Was I right, was I wrong, will

I be forgiven,

can I do better?

Will I ever be able to sing,

even the sparrows

can do it and I am, well,

hopeless.

In my eyesight fading or am I

just imagining it,

am I going to get rheumatism,

lockjaw, dementia?

Finally I saw that worrying

had come to nothing

and gave it up.  And took my

old body

and went out into the morning,

and sang.

Tethered in Place

Sometimes we don’t have a word or label for what we do, for what keeps us in place.

When we were moving a couple of years ago, when our loved home sold in one day and we moved to the rental, I sorted our belongings according to what we would need for a few months.  I didn’t actually know how long that would be since we didn’t know where we were going, yet. 

Then, when we knew we were coming here, across the country and into the next, we unpacked boxes and sorted our lives into what we would let go of and what we deemed worth keeping with us.  Once precious books, family furniture filled with memories, and artful diversions seemed too cumbersome to keep.  We tacitly lightened our load.

 My feet were on unsteady ground, shifting from one place and purpose to another.

I still feel tentative.  After being here for two years, pictures in protective wrap are leaning against the wall in the living room and the dining room table is cloistered in moving blankets against the basement wall.  I just rearranged the furniture, again.

I remember, I happened upon the verse from Deuteronomy in Frederick Buechner’s recollections in The Remarkable Ordinary.  All my moving pieces might be reimagined in the assurance of being held, as Buechner says, by “whatever there is that is holy to hold us.” 

There is none like God…

who rides through the heavens to your help,

…The eternal God is your dwelling place, and underneath are the everlasting arms.

Deuteronomy 33: 26-27 RSV

My true dwelling place wasn’t in that almost perfect house, or the providence of places that followed that year.  My dwelling place was able to hold me for a moment that was beyond time.  I repeated, was emboldened by, and rested in the words; the eternal God is my dwelling place, and underneath ARE the everlasting arms became my assurance that I belonged to God, not to a house, or town, or even a country.

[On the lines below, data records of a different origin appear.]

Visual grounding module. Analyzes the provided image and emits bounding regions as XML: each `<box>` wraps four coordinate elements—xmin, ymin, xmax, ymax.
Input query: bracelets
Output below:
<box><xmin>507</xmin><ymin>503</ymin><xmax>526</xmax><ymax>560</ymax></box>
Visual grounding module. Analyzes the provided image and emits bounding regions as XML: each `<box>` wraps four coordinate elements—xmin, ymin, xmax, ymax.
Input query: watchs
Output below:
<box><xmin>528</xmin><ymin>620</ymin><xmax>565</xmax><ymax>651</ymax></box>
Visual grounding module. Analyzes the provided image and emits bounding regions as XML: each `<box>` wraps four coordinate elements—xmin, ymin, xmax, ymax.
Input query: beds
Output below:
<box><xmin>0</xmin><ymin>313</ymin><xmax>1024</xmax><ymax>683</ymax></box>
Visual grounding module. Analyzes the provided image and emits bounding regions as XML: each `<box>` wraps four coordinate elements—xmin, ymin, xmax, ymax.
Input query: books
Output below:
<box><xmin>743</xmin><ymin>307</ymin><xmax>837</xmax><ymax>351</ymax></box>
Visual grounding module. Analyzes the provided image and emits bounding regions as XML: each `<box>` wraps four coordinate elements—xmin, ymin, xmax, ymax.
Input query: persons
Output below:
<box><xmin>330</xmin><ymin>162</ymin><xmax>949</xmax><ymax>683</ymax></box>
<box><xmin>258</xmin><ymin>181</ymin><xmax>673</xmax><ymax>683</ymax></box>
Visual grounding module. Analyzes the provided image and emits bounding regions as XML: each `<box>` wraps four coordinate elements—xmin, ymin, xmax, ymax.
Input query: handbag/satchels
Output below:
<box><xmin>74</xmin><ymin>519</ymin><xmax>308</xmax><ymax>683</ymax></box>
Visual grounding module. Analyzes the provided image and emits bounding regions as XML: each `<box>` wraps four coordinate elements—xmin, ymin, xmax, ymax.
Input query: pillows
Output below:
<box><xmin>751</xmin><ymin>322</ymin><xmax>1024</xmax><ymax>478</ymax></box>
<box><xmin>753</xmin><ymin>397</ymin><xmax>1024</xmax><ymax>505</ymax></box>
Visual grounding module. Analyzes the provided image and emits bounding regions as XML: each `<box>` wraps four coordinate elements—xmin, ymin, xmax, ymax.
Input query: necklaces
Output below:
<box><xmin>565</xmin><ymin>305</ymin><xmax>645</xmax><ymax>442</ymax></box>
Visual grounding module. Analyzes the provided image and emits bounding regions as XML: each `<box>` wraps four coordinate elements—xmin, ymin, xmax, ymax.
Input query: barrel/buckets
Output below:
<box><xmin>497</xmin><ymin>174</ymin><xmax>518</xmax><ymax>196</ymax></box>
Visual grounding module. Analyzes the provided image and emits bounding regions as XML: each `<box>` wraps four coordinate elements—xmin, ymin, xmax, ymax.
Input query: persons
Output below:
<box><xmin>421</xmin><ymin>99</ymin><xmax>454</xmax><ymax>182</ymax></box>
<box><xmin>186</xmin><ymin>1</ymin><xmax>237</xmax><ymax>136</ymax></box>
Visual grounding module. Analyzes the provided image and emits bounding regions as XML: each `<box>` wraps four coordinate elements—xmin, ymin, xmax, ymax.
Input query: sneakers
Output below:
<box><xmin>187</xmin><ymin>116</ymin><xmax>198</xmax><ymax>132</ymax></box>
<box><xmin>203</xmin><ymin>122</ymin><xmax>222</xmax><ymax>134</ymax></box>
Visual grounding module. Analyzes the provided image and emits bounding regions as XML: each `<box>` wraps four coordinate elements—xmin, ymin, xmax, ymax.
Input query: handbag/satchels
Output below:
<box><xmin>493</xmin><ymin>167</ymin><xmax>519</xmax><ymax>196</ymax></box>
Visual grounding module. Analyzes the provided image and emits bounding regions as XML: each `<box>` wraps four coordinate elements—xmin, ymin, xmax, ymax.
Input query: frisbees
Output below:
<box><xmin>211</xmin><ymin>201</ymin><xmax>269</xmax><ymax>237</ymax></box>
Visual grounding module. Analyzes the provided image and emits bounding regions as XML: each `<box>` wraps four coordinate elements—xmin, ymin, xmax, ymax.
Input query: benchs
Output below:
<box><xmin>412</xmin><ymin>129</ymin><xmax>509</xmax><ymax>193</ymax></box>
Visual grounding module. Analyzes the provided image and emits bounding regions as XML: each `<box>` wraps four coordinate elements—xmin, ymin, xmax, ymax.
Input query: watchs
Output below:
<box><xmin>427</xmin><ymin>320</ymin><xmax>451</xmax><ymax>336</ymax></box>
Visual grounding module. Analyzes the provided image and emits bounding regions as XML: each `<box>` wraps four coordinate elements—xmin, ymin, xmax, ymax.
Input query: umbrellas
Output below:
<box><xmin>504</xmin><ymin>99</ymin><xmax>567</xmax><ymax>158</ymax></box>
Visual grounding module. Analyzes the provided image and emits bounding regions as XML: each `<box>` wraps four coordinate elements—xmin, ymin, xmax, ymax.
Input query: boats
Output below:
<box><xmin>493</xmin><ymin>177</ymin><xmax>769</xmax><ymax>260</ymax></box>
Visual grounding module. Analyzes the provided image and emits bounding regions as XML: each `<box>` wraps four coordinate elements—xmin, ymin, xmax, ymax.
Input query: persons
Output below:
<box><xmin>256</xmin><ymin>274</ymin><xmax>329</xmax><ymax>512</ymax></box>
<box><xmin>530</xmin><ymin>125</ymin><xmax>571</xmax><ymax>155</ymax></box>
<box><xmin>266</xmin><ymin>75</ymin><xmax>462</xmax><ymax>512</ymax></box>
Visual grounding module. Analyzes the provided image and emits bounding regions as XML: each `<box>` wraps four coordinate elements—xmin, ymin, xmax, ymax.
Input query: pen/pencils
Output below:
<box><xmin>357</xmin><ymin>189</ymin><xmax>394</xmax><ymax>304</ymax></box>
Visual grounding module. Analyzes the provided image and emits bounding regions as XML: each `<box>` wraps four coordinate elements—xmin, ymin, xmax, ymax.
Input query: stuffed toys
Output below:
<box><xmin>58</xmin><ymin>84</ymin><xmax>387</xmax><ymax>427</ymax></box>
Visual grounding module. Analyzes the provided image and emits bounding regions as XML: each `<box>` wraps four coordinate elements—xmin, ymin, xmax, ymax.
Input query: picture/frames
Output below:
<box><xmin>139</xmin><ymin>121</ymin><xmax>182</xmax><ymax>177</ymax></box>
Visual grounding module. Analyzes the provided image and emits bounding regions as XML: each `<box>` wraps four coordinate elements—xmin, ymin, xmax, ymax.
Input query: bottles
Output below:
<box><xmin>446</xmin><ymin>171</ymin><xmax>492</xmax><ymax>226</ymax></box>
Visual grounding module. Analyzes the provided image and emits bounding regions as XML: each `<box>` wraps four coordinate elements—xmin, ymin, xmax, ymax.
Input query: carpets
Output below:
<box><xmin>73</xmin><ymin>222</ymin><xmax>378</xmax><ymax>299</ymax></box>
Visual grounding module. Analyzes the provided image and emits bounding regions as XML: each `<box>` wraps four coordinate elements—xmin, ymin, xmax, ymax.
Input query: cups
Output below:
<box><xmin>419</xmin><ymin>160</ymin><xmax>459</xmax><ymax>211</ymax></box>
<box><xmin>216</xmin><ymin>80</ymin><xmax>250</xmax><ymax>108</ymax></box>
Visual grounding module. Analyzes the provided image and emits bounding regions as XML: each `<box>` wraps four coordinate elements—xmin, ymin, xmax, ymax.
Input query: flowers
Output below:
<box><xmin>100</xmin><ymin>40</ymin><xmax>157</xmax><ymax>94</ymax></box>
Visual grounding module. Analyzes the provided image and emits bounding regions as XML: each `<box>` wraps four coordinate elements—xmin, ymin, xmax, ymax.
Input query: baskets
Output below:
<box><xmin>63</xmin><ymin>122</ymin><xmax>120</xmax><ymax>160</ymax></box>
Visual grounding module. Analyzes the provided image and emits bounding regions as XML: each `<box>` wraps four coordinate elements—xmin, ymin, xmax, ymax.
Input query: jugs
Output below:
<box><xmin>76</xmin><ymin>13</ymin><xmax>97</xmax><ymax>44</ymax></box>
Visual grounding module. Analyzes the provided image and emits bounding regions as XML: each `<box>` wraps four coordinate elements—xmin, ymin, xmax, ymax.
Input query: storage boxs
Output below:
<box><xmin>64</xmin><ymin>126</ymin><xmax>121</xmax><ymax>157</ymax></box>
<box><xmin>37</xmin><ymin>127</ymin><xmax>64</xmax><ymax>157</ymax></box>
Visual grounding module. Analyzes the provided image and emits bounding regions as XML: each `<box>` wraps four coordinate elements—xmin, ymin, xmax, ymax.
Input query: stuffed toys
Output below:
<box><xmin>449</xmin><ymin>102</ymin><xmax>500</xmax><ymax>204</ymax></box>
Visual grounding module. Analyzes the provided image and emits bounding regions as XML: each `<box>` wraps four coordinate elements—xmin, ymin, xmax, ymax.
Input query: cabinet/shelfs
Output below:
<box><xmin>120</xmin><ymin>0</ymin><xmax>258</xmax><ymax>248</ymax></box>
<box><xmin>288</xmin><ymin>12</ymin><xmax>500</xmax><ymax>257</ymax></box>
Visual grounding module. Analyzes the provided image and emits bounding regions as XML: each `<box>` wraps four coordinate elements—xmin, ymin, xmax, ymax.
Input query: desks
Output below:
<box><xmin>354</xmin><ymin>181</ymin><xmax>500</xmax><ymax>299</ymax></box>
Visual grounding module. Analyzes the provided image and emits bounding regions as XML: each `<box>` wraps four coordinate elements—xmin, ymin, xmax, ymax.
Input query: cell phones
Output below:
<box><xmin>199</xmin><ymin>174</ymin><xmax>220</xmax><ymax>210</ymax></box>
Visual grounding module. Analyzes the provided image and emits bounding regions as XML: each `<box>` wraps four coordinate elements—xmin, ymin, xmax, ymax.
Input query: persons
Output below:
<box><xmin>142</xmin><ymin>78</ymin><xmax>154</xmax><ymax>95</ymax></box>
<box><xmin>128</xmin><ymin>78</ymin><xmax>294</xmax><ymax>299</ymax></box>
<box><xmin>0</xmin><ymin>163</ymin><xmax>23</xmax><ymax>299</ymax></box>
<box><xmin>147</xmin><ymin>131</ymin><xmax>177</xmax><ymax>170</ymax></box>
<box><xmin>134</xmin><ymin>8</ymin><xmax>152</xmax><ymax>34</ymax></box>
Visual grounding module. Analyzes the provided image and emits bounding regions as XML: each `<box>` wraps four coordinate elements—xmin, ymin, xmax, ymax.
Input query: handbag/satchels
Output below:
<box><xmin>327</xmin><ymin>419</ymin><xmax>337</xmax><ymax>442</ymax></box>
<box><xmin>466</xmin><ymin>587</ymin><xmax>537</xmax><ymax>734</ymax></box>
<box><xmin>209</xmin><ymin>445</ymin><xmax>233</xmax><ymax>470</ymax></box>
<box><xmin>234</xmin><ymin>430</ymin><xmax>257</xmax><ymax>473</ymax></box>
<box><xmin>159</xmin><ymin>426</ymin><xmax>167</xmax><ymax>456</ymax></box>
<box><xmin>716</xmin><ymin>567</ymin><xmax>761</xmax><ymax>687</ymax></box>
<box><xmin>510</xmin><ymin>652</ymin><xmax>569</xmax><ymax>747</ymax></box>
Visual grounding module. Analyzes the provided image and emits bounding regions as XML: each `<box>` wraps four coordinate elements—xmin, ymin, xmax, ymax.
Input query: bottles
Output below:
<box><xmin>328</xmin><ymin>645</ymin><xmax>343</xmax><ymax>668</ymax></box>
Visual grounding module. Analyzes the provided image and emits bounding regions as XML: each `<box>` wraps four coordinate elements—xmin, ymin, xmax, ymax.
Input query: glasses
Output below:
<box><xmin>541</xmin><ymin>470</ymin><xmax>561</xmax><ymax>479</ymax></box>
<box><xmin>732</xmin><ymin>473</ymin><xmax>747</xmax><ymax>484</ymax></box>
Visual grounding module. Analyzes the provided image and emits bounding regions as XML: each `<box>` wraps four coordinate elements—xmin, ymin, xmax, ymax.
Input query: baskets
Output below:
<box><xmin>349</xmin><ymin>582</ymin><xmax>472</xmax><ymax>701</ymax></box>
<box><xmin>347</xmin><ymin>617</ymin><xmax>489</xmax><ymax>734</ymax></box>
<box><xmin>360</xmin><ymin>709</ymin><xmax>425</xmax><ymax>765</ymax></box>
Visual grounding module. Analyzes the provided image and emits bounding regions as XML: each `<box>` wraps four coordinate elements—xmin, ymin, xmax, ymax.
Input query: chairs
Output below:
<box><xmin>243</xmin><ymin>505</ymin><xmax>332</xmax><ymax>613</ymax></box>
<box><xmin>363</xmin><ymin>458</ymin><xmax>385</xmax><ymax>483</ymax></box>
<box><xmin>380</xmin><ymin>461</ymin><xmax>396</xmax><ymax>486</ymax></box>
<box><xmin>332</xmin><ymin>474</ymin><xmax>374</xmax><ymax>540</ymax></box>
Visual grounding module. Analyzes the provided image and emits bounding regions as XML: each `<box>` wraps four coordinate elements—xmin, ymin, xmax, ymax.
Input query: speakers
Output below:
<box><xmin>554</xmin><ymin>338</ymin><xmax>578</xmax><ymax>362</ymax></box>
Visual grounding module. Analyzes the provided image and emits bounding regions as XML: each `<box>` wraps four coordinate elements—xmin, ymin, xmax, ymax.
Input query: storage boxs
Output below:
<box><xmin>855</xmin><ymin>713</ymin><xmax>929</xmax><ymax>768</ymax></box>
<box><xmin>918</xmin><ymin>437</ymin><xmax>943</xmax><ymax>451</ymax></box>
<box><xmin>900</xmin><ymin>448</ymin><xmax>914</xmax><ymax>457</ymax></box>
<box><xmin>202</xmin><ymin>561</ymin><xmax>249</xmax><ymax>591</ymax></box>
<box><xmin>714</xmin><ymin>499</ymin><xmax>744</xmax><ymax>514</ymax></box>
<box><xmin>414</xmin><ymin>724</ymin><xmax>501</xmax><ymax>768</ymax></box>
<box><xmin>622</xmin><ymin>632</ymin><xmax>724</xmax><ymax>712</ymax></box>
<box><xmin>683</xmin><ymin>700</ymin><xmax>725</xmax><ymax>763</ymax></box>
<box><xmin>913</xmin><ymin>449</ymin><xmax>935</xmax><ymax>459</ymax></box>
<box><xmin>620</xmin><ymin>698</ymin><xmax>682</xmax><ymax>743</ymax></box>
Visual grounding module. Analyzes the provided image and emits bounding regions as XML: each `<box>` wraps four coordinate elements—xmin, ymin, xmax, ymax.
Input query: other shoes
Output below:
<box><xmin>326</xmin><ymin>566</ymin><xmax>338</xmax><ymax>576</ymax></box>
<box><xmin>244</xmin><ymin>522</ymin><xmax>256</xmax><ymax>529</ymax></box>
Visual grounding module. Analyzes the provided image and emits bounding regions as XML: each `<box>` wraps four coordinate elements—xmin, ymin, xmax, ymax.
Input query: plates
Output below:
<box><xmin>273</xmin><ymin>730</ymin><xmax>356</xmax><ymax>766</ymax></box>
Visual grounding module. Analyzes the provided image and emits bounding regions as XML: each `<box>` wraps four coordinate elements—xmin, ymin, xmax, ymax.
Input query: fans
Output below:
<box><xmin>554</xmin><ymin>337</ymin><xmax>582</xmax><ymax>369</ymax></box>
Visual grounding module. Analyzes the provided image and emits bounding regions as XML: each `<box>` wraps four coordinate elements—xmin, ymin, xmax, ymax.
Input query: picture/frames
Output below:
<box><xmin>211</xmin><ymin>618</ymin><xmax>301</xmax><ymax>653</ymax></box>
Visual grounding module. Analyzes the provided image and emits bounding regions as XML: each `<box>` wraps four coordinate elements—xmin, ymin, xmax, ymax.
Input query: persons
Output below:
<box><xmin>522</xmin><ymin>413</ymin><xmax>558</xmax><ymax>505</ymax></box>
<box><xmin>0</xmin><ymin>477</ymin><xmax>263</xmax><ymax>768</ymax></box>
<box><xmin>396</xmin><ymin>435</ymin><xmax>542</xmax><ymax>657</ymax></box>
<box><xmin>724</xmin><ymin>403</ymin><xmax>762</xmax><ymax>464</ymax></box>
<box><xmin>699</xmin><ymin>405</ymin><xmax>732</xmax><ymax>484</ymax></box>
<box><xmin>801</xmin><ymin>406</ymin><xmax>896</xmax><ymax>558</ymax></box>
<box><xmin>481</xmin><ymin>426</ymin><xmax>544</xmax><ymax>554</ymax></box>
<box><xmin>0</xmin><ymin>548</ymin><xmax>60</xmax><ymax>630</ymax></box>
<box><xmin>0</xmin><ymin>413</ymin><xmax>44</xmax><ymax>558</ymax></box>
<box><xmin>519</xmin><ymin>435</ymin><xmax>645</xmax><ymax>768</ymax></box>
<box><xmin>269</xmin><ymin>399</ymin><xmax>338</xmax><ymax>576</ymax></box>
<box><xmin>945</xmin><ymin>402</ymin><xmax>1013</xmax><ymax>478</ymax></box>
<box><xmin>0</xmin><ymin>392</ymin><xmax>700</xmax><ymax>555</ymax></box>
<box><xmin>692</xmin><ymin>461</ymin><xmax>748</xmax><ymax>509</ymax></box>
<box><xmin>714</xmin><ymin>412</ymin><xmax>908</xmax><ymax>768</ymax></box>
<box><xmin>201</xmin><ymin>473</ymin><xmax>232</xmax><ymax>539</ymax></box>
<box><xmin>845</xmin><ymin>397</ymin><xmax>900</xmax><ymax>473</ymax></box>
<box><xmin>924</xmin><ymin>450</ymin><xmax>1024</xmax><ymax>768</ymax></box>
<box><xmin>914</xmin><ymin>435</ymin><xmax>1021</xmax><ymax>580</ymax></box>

In Isaiah, there is a verse that God will keep her in perfect peace, whose mind is stayed on God.  A note in the bible I read says that Isaiah 26:3 is a Hebrew metaphor that calls up an image of a tent rope “stayed” or tied to a peg in the ground that secured the tent in the windy desert.

I am far from the desert, however, I know how that image, of being blown about and securely held, was engendered by my practice of repeating that scripture phrase from Deuteronomy.  Over and over, that image of God’s everlasting arms under my home anchored my mind and tethered my heart in peace.

That’s what we do in Lectio-Divina, extracting a word or phrase from sacred reading and living with that phrase for a time.  This time, for me, the verse has stayed for this long season of feeling uprooted yet somehow grounded. The truth “in my heart” keeps me tied to the One who is the place that settles me.